US and Chinese companies dominate list of most-polluting coal plants
The 100 global power companies most at risk from growing pressure to shut highly polluting coal plants have been revealed in a new report from Oxford University.
Chinese companies dominate the top of the ranking but US companies, including Warren Buffett’s Berkshire Hathaway, occupy 10 of the top 25 places.
The analysis, produced to help investors assess the risk of major financial losses, also found French energy giant GDF Suez was third in the list of most polluting coal station fleets in the world.
Coal currently provides 40% of the world’s electricity and three-quarters of this is produced by the most-polluting, least-efficient and oldest “sub-critical” coal-fired power stations. The International Energy Agency calculates that one in four of these sub-critical plants must close within five years, if the world’s governments are to keep their pledge to limit global warming to 2C.
The new analysis ranked the companies by how much electricity they produced from sub-critical plants. The major German utilities RWE and E.ON both appeared in the top 25, along with South Africa’s Eskom and Australia’s AGL Energy.
“Sub-critical coal-fired power stations are the first thing we need to kill off if we want to tackle climate change,” said Ben Caldecott, the report’s lead author and director of the Stranded Assets Programme at Oxford University. As well as carbon emissions, the air pollution and pressure on water resources caused by these coal plants were also analysed.
Caldecott said some Chinese coal plants were already being closed due to public anger over air pollution, while others in India have been unable to operate for months at a time due to a lack of water. However, subcritical coal-fired power stations continue to be built, despite producing 75% more carbon pollution and using 67% more water as the most efficient – but more costly – plants.
In the US, new regulations on carbon emissions could see coal companies lose $28bn (£19bn) in value, according to one recent analysis. The US companies in the top 25 of the Oxford ranking have 109 sub-critical stations between them. “These are assets that could become stranded because of environmental restrictions,” said Caldecott.
Major financial institutions, including the Bank of England, World Bank, Citi, Goldman Sachs and HSBC, have warned that action to tackle climate change may harm investments in fossil fuels.
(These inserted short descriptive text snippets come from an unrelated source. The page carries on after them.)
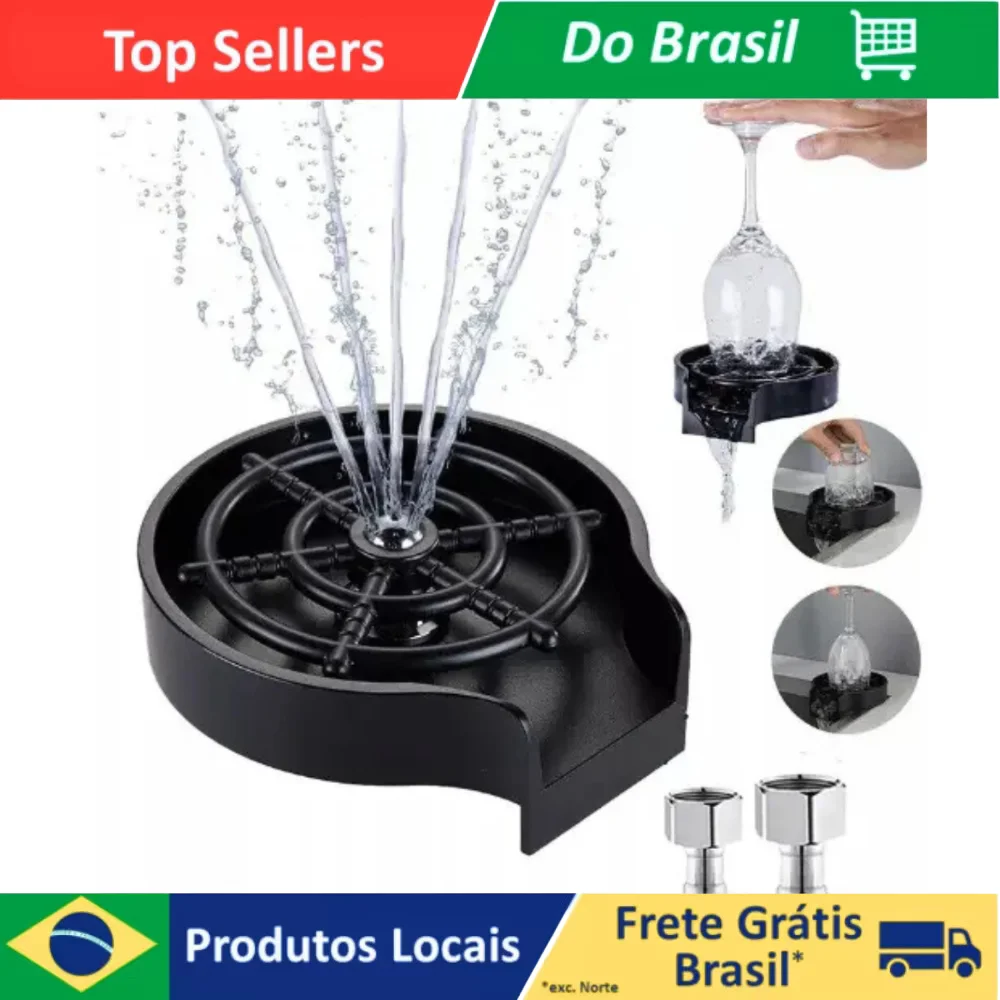 lavadora-automatica-de-copos-–-acessorio-para-pia-de-cozinha
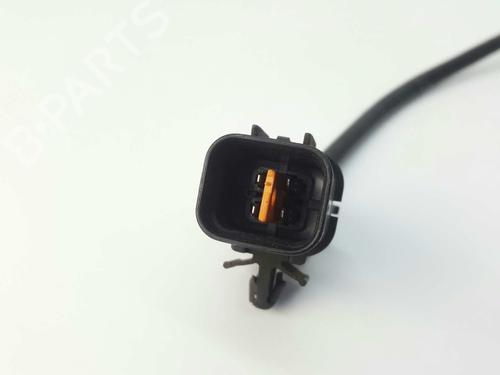 Electronic sensor DAEWOO KALOS (KLAS) 1.2 | BP8749455M84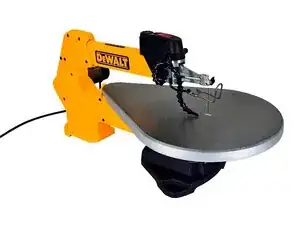 DeWalt DW788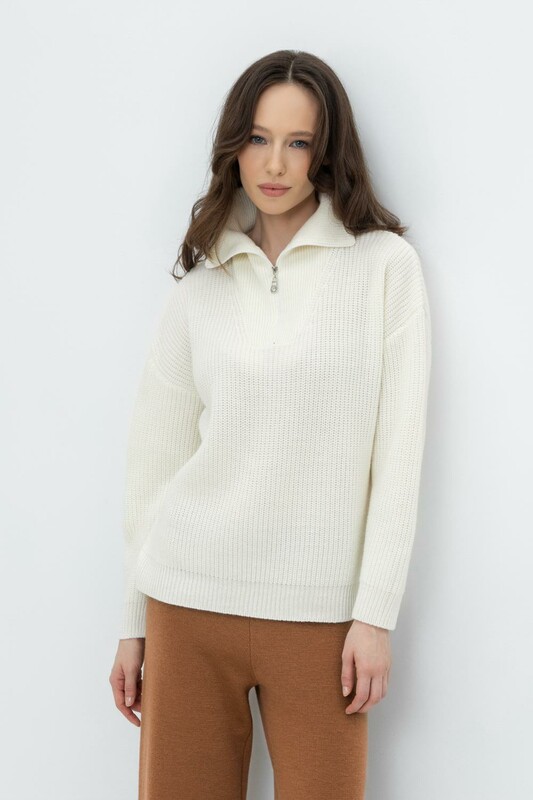 джемпер жен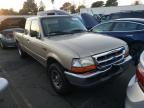 1999 FORD  RANGER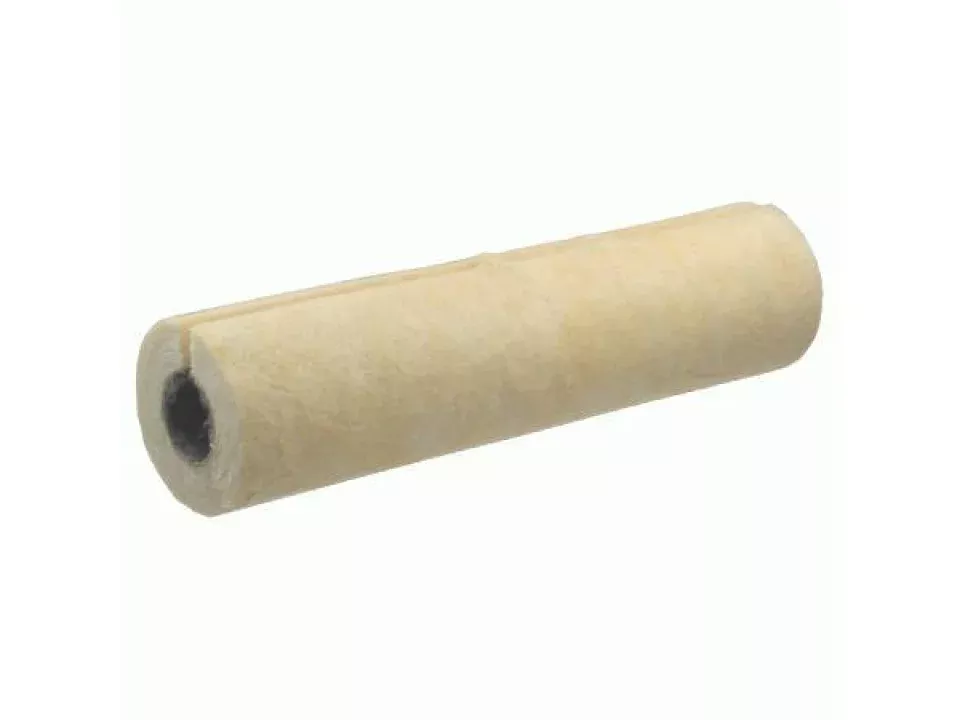 jaszmotor_webshop_exhaust_insert_300mm_(rms)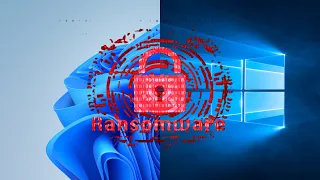 How to Turn On Windows Ransomware Protection for Free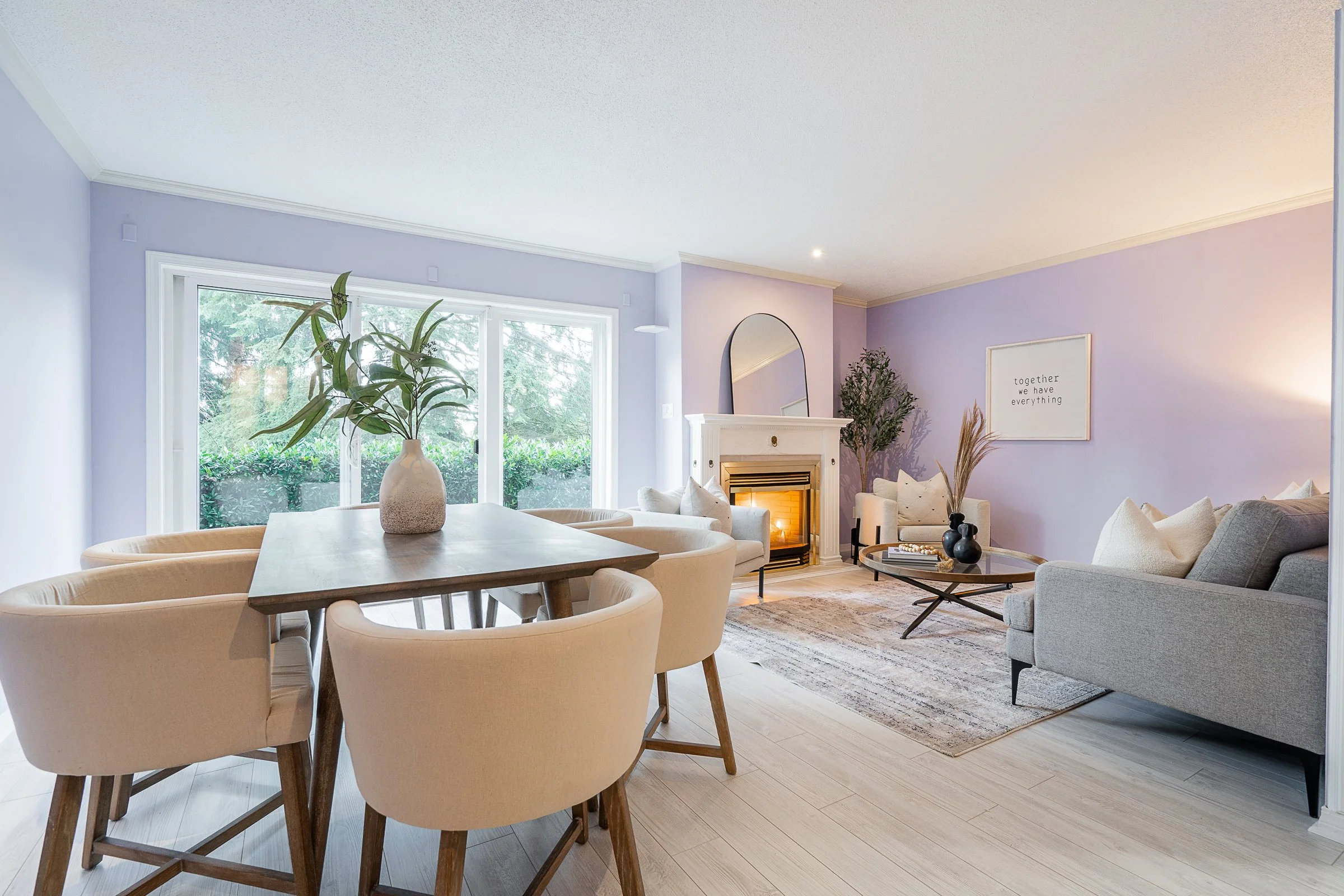 1057-Cecile-Drive-College-Park-Port Moody-Carolyn-Pogue-Port-Moody-Real-Estate-Agent-9.jpg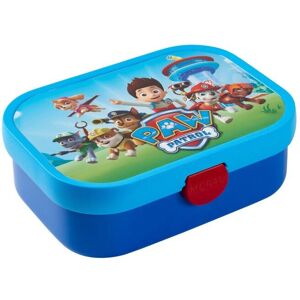 Boîte à lunch Campus Mepal 750ml - Résistante aux chocs, Lavable en machine - Publicité Boîte à lunch Campus Mepal 750ml - Résistante aux chocs, Lavable en machine - Publicité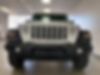 1C4HJXDG6JW121629-2018-jeep-wrangler-1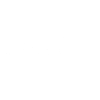 Heartbeat Rügen
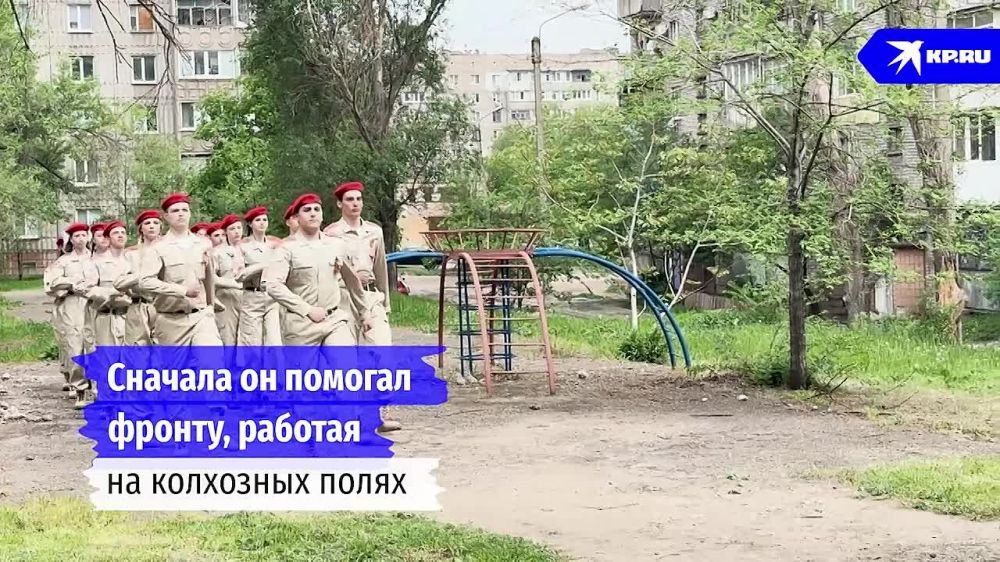 � �������� ������ ������� ����� ��� �������� ������� ������������� �����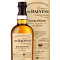 Producto: The Balvenie Doublewood 12 Años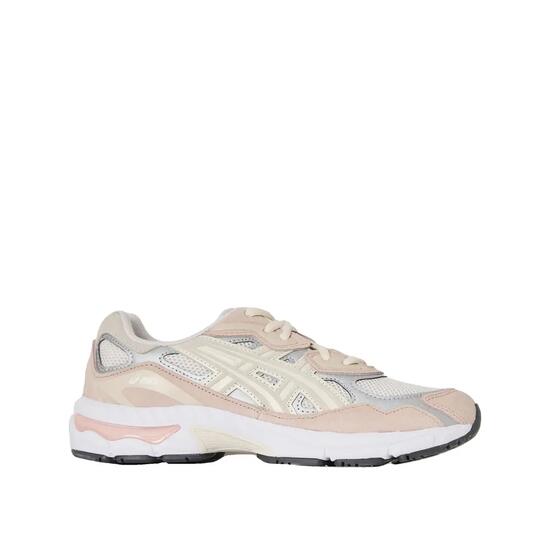 Zapatos ASICS Gel-NYC GS Rosa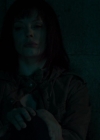 Charmed-Online-dot-nl_TheSounmd1718.jpg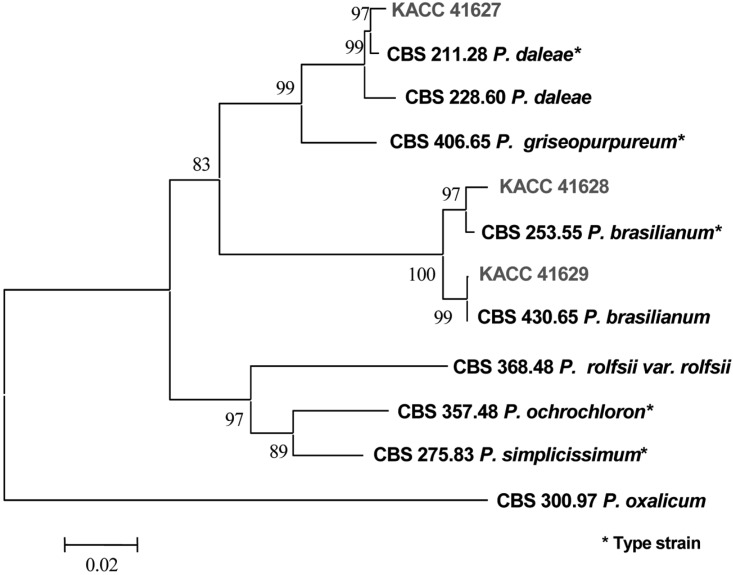 Fig. 2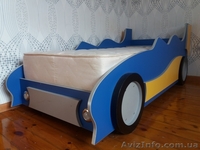 Продам мебель в детскую - <ro>Изображение</ro><ru>Изображение</ru> #1, <ru>Объявление</ru> #1592702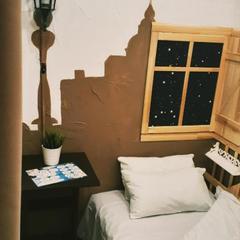 Отель Да Винчи, Санкт-Петербург, Ленинградская область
A series of analyses have shown that most existing reserves of fossil fuels cannot be burned without blowing the safe budget for carbon emissions and a study in January indicated that 80% of known coal reserves would have to stay in the ground.
Zoe Knight, head of HSBC’s Climate Change Centre of Excellence, said: “The [ Oxford] research will help investors to understand the material environmental risks associated with sub-critical coal, as well as levels of company exposure to them.”
“It is obvious that many sub-critical coal plants will have to shut down if we are to get close to staying within our carbon budget,” said James Leaton, director of research at the Carbon Tracker Initiative. “This will have a major effect on demand for coal going forward, as evidenced by Chinese demand for thermal coal peaking in 2014.”
However, Benjamin Sporton, acting chief executive of the World Coal Association(WCA), said: “Coal use is set to grow by around 17% in the next 20 years [because] it is affordable, reliable and abundantly available.”
Sporton said the WCA was promoting the adoption of high efficiency, low emissions coal technologies: “The objective is to raise the global average efficiency of coal-fired power plants and so minimise CO2 emissions, whilst maintaining legitimate economic development and poverty alleviation efforts.”
He said increasing the efficiency of the global coal fleet from 33% today to 40% could be done with current technology and would save about 2bn tonnes per year, roughly equivalent to India’s total annual emissions.
A spokesman for GDF Suez did not address why its 10 sub-critical coal plants had higher pollution levels than any other company, except for two small companies in India. He said the company was “conscious of its responsibility and of its major role in the energy transition [and] has set ambitious environmental objectives”, including reducing its own CO2 emissions by 10% by 2020.